Artist Talk and Screening by John Menick
Artist, filmmaker, and writer John Menick screened his short video The Secret Life of Things(2006), a work in which an unidentified man describes his fixation with "last person on earth" films - films in which a single person awakens to find that he or she is the sole living inhabitant of a city.
After the short screening Menick discussed his research into 'last man on earth' and apocalyptic films, showing clips from source material and talking about the work's relation to his previous video projects and writings.

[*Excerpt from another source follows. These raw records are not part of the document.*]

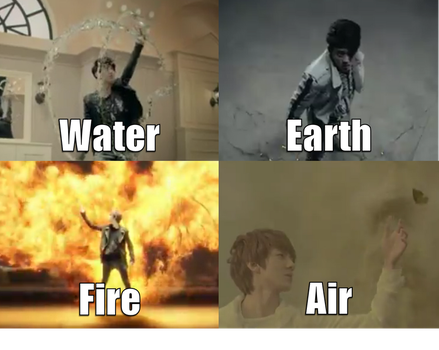 The Elements of EXO by DreamAmongStars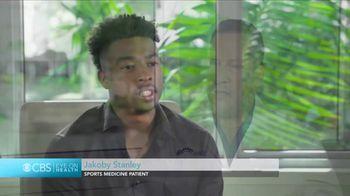 Broward Health TV Spot, 'CBS Eye on Health: Sports Medicine' - Thumbnail 5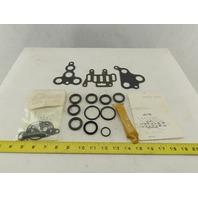 "Parker  K352152 OEM Seal Kit For 1/2"" Speed King Valvair Valves"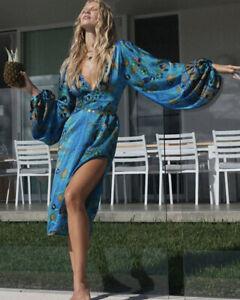 Chasing Unicorns Dress NWT Night Moves Silk Satin Balloon Sleeve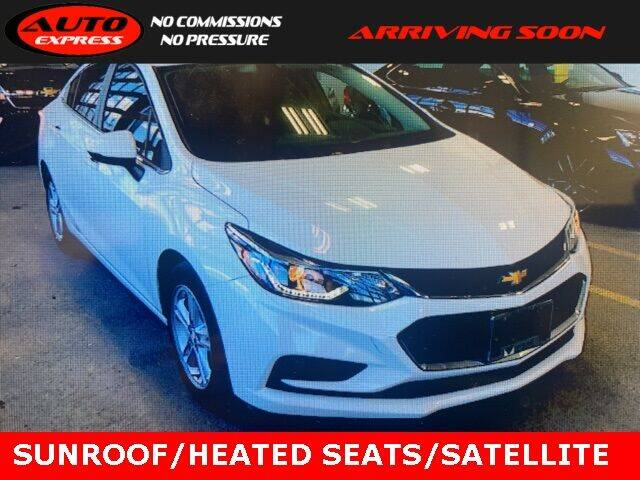 2018 Chevrolet Cruze for sale at Auto Express in Lafayette IN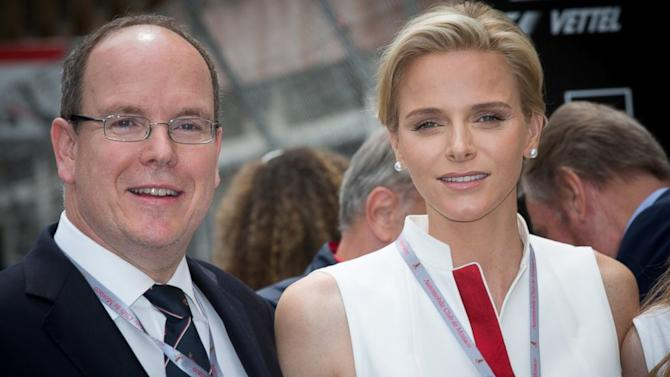 Prince Albert and Princess Charlene of Monaco Expecting a Baby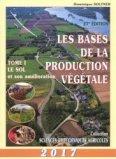 Les bases de la production végétale Tome 1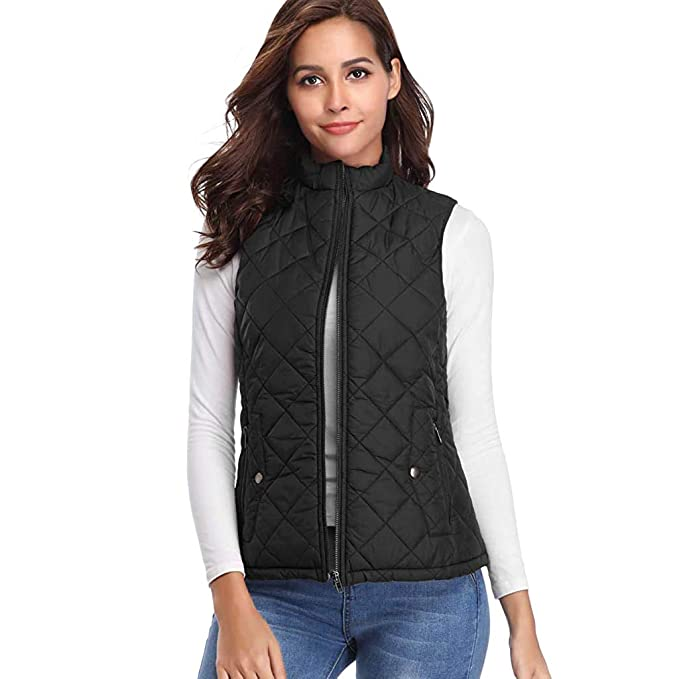 48f3696304cc5 diandianshop Women Vest Jacket Solid Sleeveless Winter Thick Warm Vest Coat  Jacket Women Jackets for Winters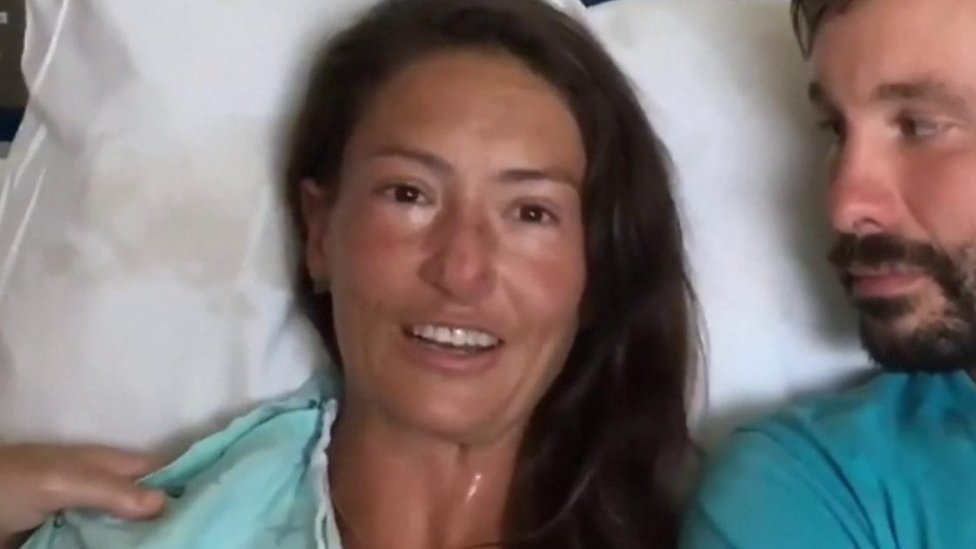 Rescued hiker: 'It came down to life and death and I had to choose'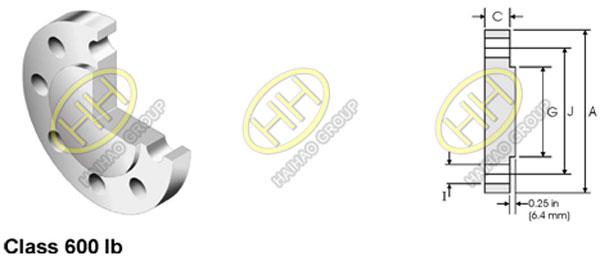 ANSI ASME B16.5 Class 600 Blind Flange Dimensions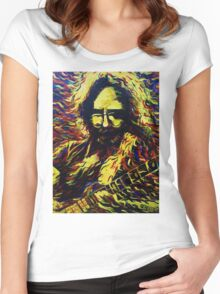 Fire Jerry - Design 1 Women's Fitted Scoop T-Shirt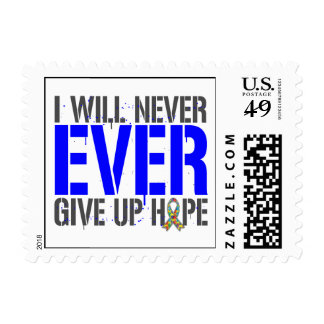 Autism I Will Never Ever Give Up Hope Stamps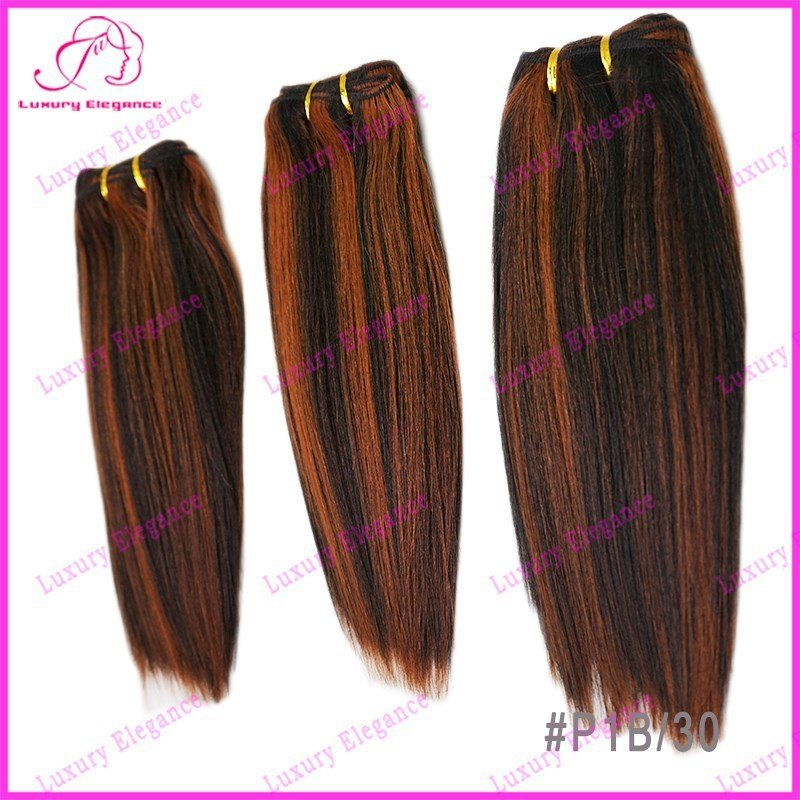 New Weave Hair Color 4 30 Division Of Global Affairs Ideas With Pictures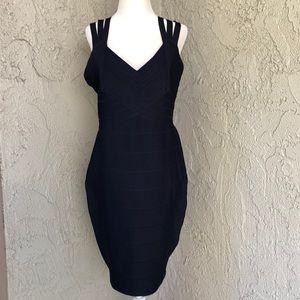 Alice + Olivia Navy Blue Bandage Stretch Dress L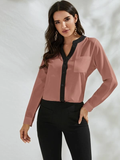 Notched Collar Contrast Trim Pocket Patch Blouse Top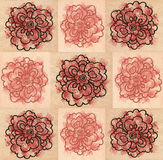 Seamless patterns with decorative squares and flowers Stock Photo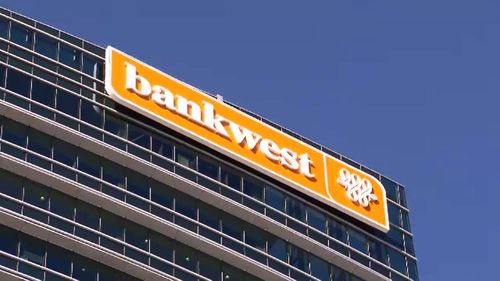 Bankwest issued an apology over the incident.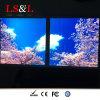 Aluminiumprofil-Himmel-Richtung LED flaches Panellight mit TUV-Cer, RoHS, UL-Bescheinigungen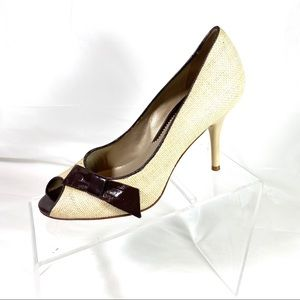 Via Spiga Pumps Peep Toe Tan Brown Size 8 M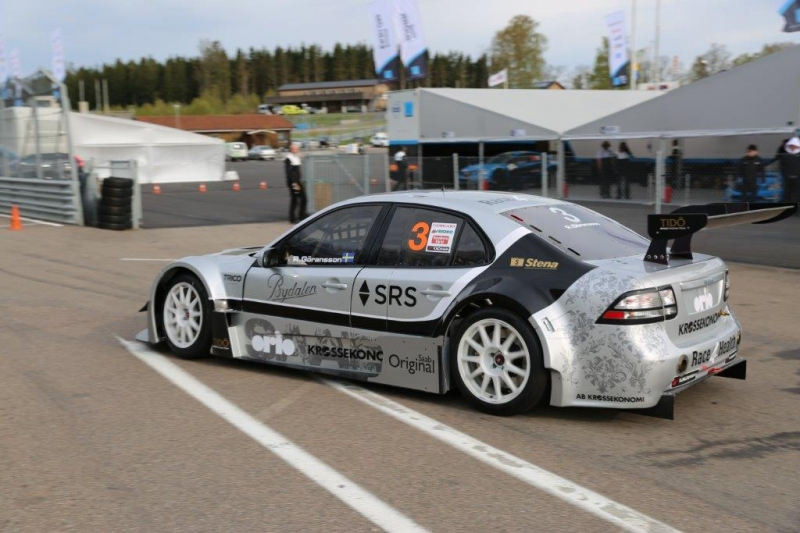 Saab 9-3 STCC finished second in Gothenburg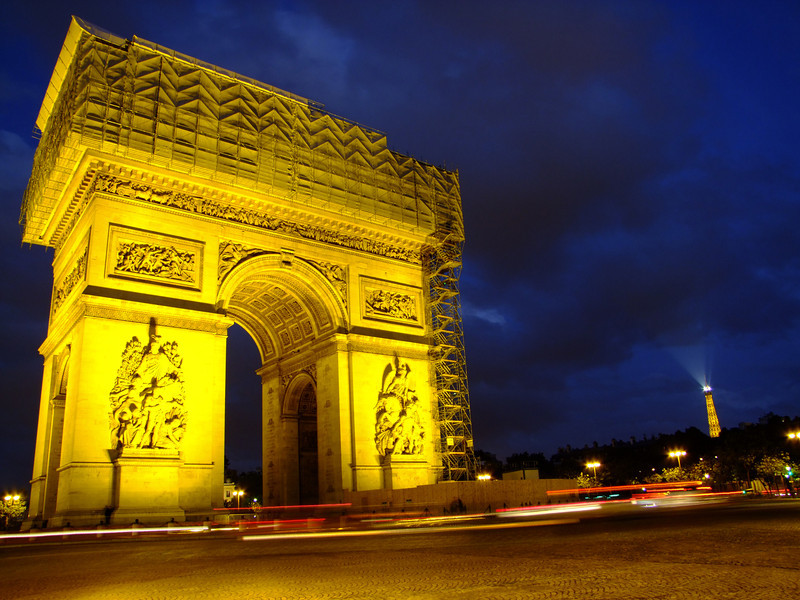 Arc De Triomphe and Eiffel in background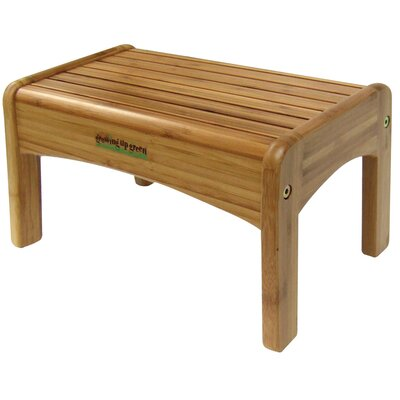 Ginsey GrowingUpGreen Bamboo Wood Step Stool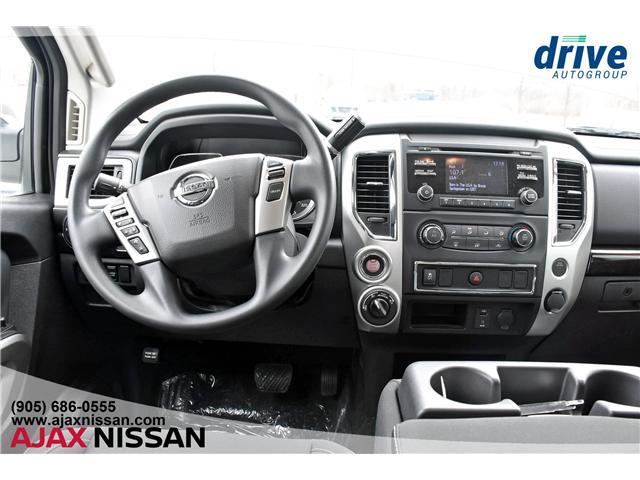 2018 Nissan Titan SV (Stk: P4112) in Ajax - Image 2 of 34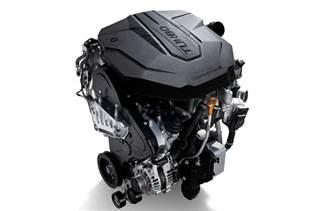 去年就已經停止開發:現代汽車不會再有下一代的柴油引擎,步步投向 EV 懷抱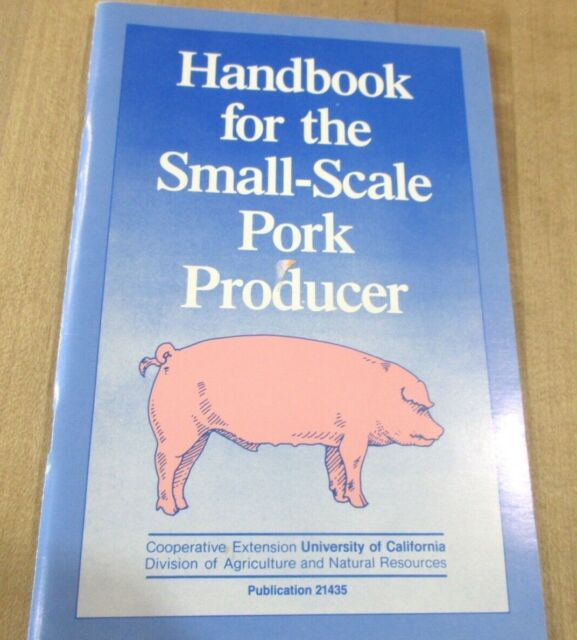 1987 Handbook for the Small Scale Pork Producer #21435  (b)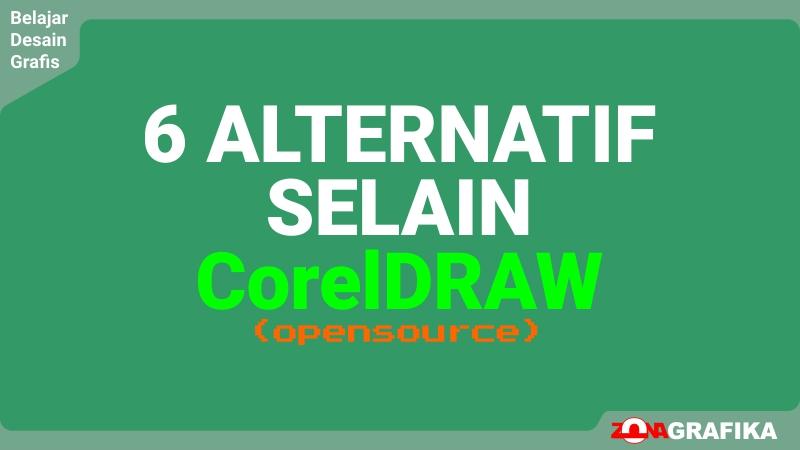 6-alternative-selain-corel-draw-zonagrafika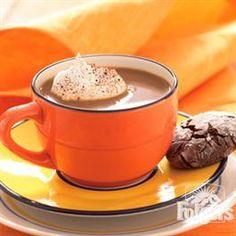 Creamy Sweet Coffee (Folgers) Recipe | pin @ Coffee ☕ Brewed Awakenings // #coffee #cappuccino #espresso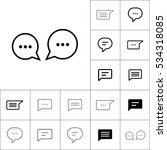 thin line chat  speech  bubble  ... | Shutterstock .eps vector #534318085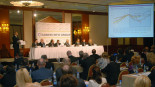 Konferencija   Finansijski Sistem I Privreda   Panel  35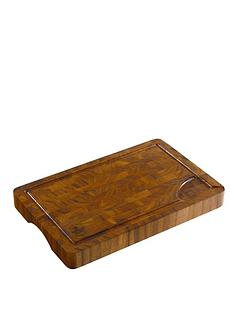 raymond-blanc-acacia-wooden-chopping-board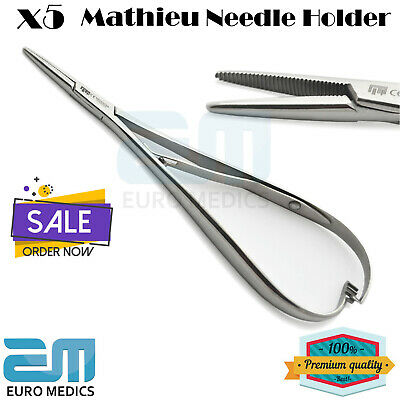 Set Of 5 Mathieu Slim Needle Holder Surgical Orthodontic Lab Ligature Pliers New
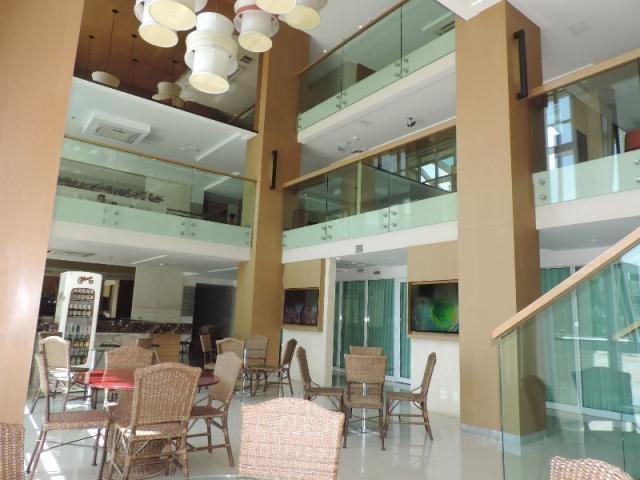 Apartamento à venda com 1 dormitórios em Asa sul, Brasília cod:50 - Foto 10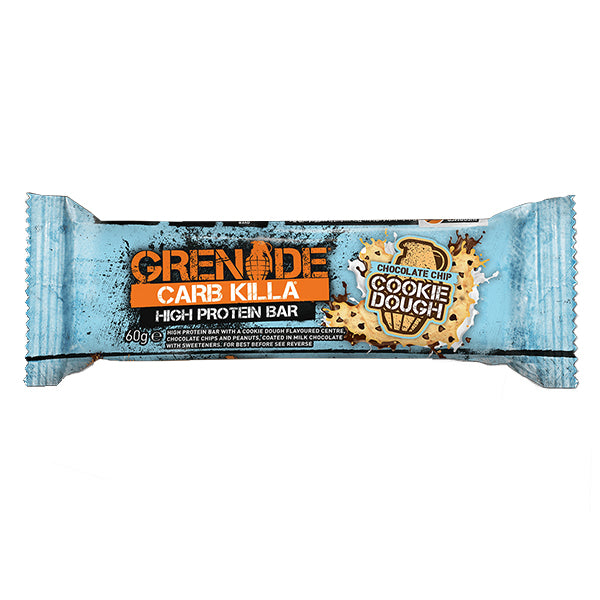 Grenade Carb Killa Bar Chocolate Chip Cookie Dough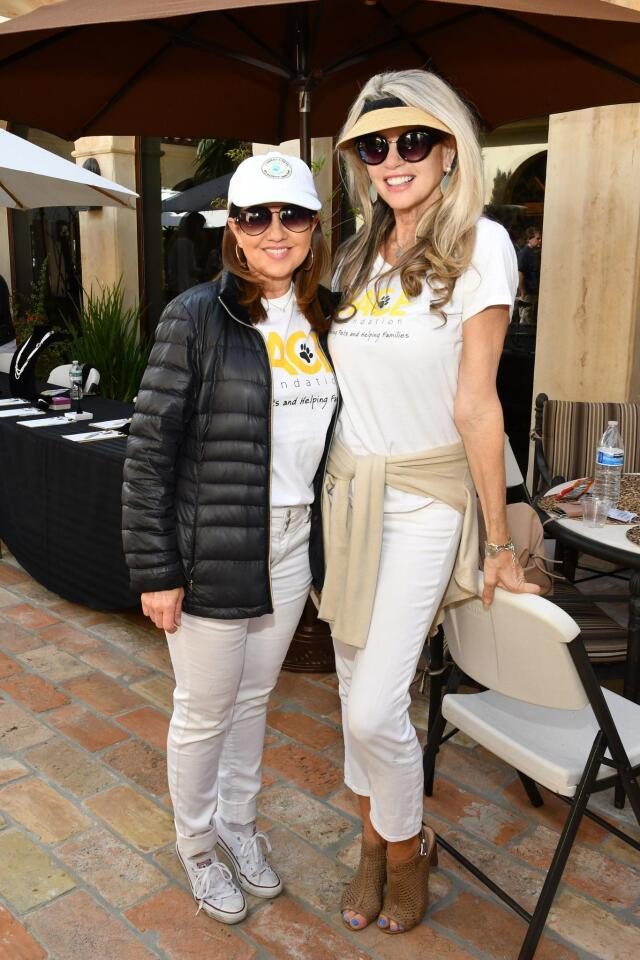 FACE Foundation hosts 'Bags & Baubles'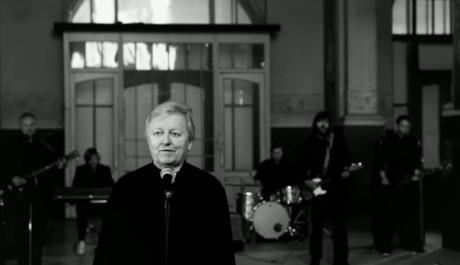 Václav Neckář a Umakart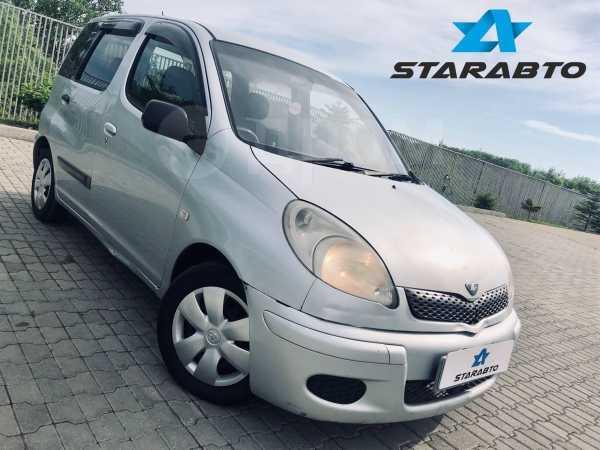 Toyota Funcargo, 2003 год, 238 000 руб.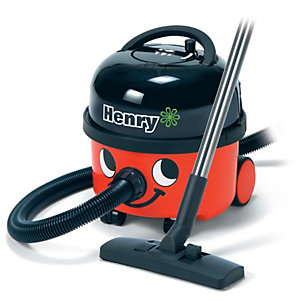 Numatic Henry Vacuum Cleaner Red Black 110V HVR200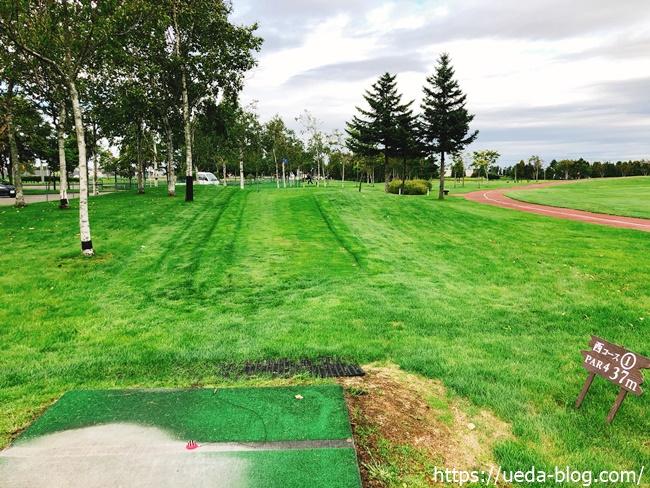 長沼町総合公園パークゴルフ場のフェアウェイは極端に狭い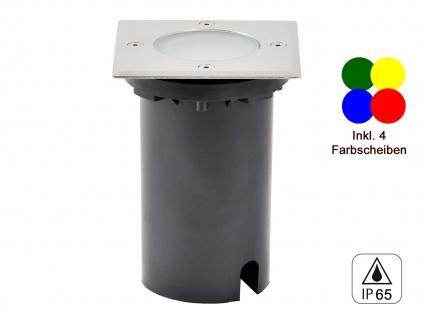 LED Bodeneinbaustrahler eckig, L/B ca. 11 cm 36Lm IP65, 4 Farbscheiben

Click Here For More Information
Artist Talk by Aurélien Froment
The man who saw the man who saw the man who saw the bear
Chinese whispers, broken lines and second-hand stories
Aurélien Froment attempting to arrange his archives.
From early May till late June of 2007, the backroom was hosted at the Kadist Foundation in Paris, France, as part of a larger group exhibition titled Société Anonyme.
For this iteration, new contributors to the backroom include Peter Fillingham, Aurelian Froment, Felix Gmelin, Matthew Higgs (White Columns), Hassan Khan, Lars Laumann, Charlotte Moth and Artur Zmijewski.
In addition to the most recent contributors,the backroom featured materials from: Richard Aldrich, John M. Armleder, Walead Beshty, Pierre Bismuth, Anne Collier, The Center for Land Use Interpretation, Dennis Crompton (Archigram), Jeremy Deller, Kota Ezawa, Claire Fontaine, Ryan Gander, Mario Garcia Torres, Amy Granat, Hassan Khan, Sam Green, David Hatcher, Paul Ramírez Jonas, William Jones, Stephen Kaltenbach, Thomas Lawson, Jesse Lerner, Lim Tzay Chuen, Nate Lowman, Lu Jie, Marko Lulic, Raimundas Malasauskas, Erlea Maneros, John Menick, Naeem Mohaiemen, Julian Myers, Michelle O'Marah, Henrik Plenge Jakobsen, Raqs Media Collective, Sean Snyder, Tercerunquinto, Jeffery Vallance, Miguel Ventura.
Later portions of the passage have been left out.